🤖 AI Summary
This work addresses the empirical evaluation of encryption indistinguishability for lightweight block ciphers—SPECK32/64 and SIMON32/64—under known-plaintext attacks (KPA). We propose MIND-Crypt, the first machine learning–driven empirical analysis framework tailored for IoT scenarios. Operating in CBC mode, MIND-Crypt employs supervised models—including CNN, LSTM, and XGBoost—to distinguish ciphertexts using plaintext–ciphertext pairs from multiple reduced-round variants. Experimental results show that all models achieve classification accuracy consistently at 50% ± 0.5% under KPA—statistically indistinguishable from random guessing. Further analysis confirms that high accuracy stems from memorization of training data rather than generalization, thereby empirically validating strong indistinguishability for both ciphers in CBC mode. To our knowledge, this is the first systematic application of machine learning to empirically verify indistinguishability of lightweight ciphers. The framework establishes a novel paradigm for security assessment of cryptographic primitives in resource-constrained environments.
📝 Abstract
Indistinguishability is a fundamental principle of cryptographic security, crucial for securing data transmitted between Internet of Things (IoT) devices. This principle ensures that an attacker cannot distinguish between the encrypted data, also known as ciphertext, and random data or the ciphertexts of the two messages encrypted with the same key. This research investigates the ability of machine learning (ML) in assessing indistinguishability property in encryption systems, with a focus on lightweight ciphers. As our first case study, we consider the SPECK32/64 and SIMON32/64 lightweight block ciphers, designed for IoT devices operating under significant energy constraints. In this research, we introduce MIND-Crypt, a novel ML-based framework designed to assess the cryptographic indistinguishability of lightweight block ciphers, specifically the SPECK32/64 and SIMON32/64 encryption algorithm in CBC mode (Cipher Block Chaining), under Known Plaintext Attacks (KPA).
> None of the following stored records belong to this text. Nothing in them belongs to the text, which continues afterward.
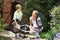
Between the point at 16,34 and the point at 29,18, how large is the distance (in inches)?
40.0

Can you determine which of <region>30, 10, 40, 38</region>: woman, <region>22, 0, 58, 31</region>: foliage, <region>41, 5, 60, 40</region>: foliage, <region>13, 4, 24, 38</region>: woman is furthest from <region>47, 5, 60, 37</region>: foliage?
<region>22, 0, 58, 31</region>: foliage

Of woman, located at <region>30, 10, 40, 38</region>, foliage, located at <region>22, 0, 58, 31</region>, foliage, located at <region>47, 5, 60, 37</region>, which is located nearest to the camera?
foliage, located at <region>47, 5, 60, 37</region>

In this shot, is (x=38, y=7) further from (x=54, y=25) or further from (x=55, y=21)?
(x=54, y=25)

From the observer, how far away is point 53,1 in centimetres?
1143

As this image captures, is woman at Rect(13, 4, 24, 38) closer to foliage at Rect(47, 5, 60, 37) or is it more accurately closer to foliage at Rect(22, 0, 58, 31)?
foliage at Rect(22, 0, 58, 31)

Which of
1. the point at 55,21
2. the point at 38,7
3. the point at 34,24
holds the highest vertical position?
the point at 38,7

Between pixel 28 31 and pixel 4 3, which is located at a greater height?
pixel 4 3

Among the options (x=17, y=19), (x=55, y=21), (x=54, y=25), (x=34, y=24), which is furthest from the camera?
(x=17, y=19)

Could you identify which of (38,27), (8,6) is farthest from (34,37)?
(8,6)

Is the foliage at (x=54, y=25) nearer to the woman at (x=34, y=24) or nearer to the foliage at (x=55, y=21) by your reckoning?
the foliage at (x=55, y=21)

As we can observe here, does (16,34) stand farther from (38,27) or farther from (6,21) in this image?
(6,21)

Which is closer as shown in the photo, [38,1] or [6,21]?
[38,1]

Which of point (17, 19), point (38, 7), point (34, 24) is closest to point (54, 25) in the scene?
point (34, 24)

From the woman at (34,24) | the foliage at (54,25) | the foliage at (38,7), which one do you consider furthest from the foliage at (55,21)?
the foliage at (38,7)
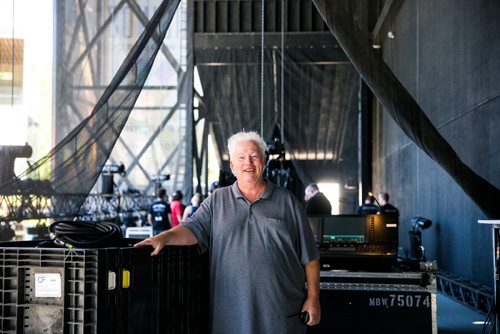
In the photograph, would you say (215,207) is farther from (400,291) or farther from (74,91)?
(74,91)

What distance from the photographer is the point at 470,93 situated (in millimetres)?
7684

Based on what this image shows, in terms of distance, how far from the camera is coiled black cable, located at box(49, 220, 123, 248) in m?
2.09

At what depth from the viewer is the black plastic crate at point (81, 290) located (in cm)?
195

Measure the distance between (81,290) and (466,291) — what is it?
6.62 metres

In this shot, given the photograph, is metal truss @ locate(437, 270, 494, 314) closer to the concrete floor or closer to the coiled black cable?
the concrete floor

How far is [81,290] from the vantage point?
1949 mm

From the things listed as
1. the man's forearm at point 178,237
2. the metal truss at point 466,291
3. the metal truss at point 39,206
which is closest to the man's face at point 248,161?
the man's forearm at point 178,237

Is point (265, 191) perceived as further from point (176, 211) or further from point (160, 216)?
point (176, 211)

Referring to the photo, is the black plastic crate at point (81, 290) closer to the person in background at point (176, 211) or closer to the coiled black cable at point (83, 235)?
the coiled black cable at point (83, 235)

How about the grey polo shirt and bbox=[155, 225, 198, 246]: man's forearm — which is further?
the grey polo shirt

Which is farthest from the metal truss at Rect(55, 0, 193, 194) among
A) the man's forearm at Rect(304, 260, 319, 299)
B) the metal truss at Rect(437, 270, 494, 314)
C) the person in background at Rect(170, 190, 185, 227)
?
the metal truss at Rect(437, 270, 494, 314)

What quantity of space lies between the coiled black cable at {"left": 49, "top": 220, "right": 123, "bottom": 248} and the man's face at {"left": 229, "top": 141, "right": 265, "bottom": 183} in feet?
1.83

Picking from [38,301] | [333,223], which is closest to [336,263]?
[333,223]

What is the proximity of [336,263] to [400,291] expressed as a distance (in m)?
0.52
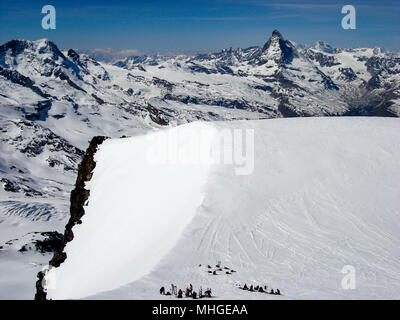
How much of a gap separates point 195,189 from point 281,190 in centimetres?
1115

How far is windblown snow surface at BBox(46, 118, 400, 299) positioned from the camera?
31.0m

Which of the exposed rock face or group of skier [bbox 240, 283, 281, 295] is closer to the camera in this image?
group of skier [bbox 240, 283, 281, 295]

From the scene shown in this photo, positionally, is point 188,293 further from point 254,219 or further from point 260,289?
point 254,219
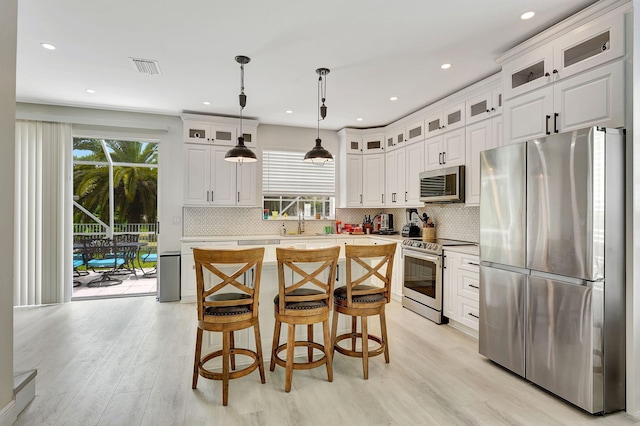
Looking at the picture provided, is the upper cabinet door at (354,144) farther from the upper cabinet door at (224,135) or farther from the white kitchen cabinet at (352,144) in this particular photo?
the upper cabinet door at (224,135)

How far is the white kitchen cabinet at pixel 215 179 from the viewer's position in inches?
208

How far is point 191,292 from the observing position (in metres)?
5.05

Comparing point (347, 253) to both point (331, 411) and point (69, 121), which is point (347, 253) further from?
point (69, 121)

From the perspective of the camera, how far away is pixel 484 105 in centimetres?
387

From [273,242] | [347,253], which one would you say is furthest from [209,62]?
[273,242]

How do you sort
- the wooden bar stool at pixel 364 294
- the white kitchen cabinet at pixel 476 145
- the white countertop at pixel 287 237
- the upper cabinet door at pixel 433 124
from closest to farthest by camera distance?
1. the wooden bar stool at pixel 364 294
2. the white kitchen cabinet at pixel 476 145
3. the upper cabinet door at pixel 433 124
4. the white countertop at pixel 287 237

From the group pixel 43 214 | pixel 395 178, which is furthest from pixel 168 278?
pixel 395 178

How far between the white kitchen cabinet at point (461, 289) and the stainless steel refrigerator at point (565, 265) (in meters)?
0.70

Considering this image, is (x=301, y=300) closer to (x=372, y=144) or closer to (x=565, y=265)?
(x=565, y=265)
Our approach involves training ML models using ciphertexts from two plaintext messages encrypted with same key to determine whether ML algorithms can identify meaningful cryptographic patterns or leakage. Our experiments show that modern ML techniques consistently achieve accuracy equivalent to random guessing, indicating that no statistically exploitable patterns exists in the ciphertexts generated by considered lightweight block ciphers. Furthermore, we demonstrate that in ML algorithms with all the possible combinations of the ciphertexts for given plaintext messages reflects memorization rather than generalization to unseen ciphertexts. Collectively, these findings suggest that existing block ciphers have secure cryptographic designs against ML-based indistinguishability assessments, reinforcing their security even under round-reduced conditions.